THE ORGAN MOUNTAINS OF BRAZIL.

The Organ Mountains of Brazil received that name from a fancied resemblance which the peaks, rising gradually one above another, bear to the pipes of an organ. "These peaks," Mr. Gardner informs us, "form part of a mountain range situated about sixty miles to the north of Rio, and which, branching out in various directions, stretches from Bahia to Santa Catharina, a distance of about 2,000 miles."

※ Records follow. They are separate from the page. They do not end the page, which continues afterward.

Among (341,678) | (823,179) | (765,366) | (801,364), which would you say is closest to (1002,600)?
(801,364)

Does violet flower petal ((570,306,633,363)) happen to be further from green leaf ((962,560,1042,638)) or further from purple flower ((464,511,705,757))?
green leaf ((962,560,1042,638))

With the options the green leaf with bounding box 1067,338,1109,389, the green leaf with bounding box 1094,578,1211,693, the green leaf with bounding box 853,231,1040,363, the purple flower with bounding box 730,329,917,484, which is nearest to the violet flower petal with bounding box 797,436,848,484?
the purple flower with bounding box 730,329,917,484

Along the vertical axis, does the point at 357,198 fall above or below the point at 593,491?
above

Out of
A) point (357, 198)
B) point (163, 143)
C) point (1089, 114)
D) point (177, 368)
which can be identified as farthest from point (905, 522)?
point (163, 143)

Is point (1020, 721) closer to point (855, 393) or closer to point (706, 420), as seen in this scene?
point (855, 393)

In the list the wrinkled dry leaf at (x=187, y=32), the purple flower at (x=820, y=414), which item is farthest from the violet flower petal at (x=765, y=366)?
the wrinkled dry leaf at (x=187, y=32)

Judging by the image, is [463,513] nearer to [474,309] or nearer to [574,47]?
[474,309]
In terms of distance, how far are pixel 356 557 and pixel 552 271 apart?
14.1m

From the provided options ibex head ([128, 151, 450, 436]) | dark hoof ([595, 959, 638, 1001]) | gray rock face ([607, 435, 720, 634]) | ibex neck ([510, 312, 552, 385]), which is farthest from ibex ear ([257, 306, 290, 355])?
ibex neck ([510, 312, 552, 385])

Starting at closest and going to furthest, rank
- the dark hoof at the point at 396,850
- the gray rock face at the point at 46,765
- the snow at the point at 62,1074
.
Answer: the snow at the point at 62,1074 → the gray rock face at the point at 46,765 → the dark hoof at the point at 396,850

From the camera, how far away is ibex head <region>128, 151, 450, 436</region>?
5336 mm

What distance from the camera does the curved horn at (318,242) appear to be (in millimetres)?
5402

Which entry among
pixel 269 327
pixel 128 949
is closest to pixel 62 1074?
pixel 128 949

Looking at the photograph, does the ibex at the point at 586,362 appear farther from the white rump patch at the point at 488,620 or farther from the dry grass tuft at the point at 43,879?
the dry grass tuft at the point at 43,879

When Mr. Gardner began to ascend these mountains, he found for the first mile and a half a tolerably good path, leading through a forest of fine trees, with very little underwood, except some young palms, hundreds of which were cut down by the blacks who were clearing a road for the party. After leaving this forest the party came to another very thick forest composed almost entirely of bamboos, which it was very difficult to penetrate through. After this the party came upon an old track of a tapir, which is the largest South American quadruped, though it is not much bigger in the body than a calf about six months old, and it stands upon much shorter legs. The track was about two feet broad, and so well beaten, that the party following it advanced without any great difficulty, and were at leisure to admire all the beauties of the forest, which was quite alive with some of the most beautiful specimens that can be imagined of both the animal and the vegetable kingdoms. Among the most curious specimens of the former, were numerous snakes and lizards of the most brilliant colours, and innumerable frogs, some of the small tree kind looking like beautiful green butterflies as they sprang from branch to branch. On the ground were innumerable other frogs, some of enormous size, and others uttering various discordant cries, among the most remarkable of which may be mentioned the blacksmith frog, whose every sound rings in the ears like the clang of a hammer upon an anvil.